Objective ::
Convert the data below into a Markdown table with the columns Row and Line. Give each non-blank line its own numbered row.

Exercise material ::

● ● ●

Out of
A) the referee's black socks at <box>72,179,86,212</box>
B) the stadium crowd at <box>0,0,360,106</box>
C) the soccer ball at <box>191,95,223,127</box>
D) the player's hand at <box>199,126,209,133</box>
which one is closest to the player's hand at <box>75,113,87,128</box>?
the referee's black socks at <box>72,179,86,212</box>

● ● ●

Problem solution ::
| Row | Line |
|---|---|
| 1 | Out of |
| 2 | A) the referee's black socks at <box>72,179,86,212</box> |
| 3 | B) the stadium crowd at <box>0,0,360,106</box> |
| 4 | C) the soccer ball at <box>191,95,223,127</box> |
| 5 | D) the player's hand at <box>199,126,209,133</box> |
| 6 | which one is closest to the player's hand at <box>75,113,87,128</box>? |
| 7 | the referee's black socks at <box>72,179,86,212</box> |